We took the long way home via the Snowy Range Scenic Byway which was well worth the 200 mile detour. The 29 miles of twisting roads devoid of cars through the Medicine Bow National Forest provided stunning vistas with plenty of geological and historical information along the way.
The quartzite ridge atop the range gives rise to the Snowy Range’s moniker, although the it is covered with snow from October to late June and was glaciated until recently. Geologists estimate that the peaks were formed over two billion years ago and are distinct from the rest of the Medicine Bow mountains.

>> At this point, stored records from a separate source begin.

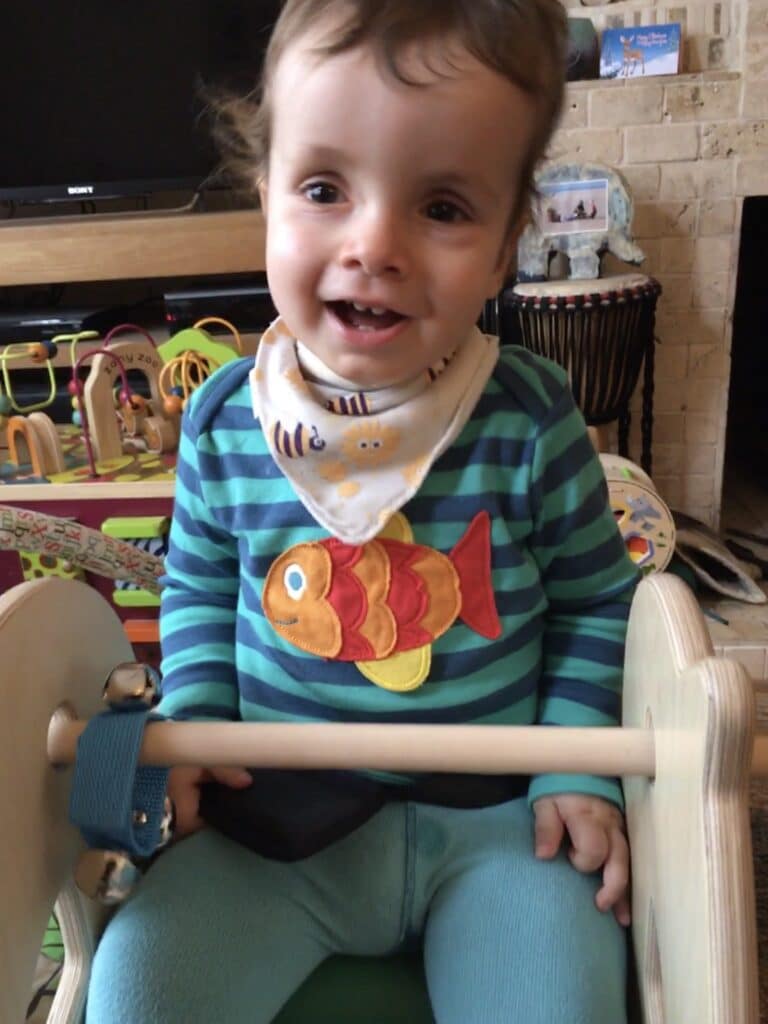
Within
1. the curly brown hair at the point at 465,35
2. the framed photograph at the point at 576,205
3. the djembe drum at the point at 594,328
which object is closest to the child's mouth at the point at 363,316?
the curly brown hair at the point at 465,35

But there was more to our drive than the Snowy Range. The following photos show just a few of the magnificent landscapes across southern and central Wyoming (without ever stepping foot in Yellowstone!).
And then there’s the wildlife. We were captivated by the marmots (also known as rock chucks) we saw near Mirror Lake. Their masked face reminded us of raccoons, but they are so much cuter.
The pronghorn is the fastest mammal in the western hemisphere, which made capturing them on the camera a bit tough. We must have stopped 15-20 times in the course of our drive to try and get some good shots.
Then, just as we entered Grand Teton National Park, we encountered a large herd of bison, grazing peacefully in the setting sun.
We ended the day full of gratitude for the natural beauty that surrounds us and our ability to enjoy it.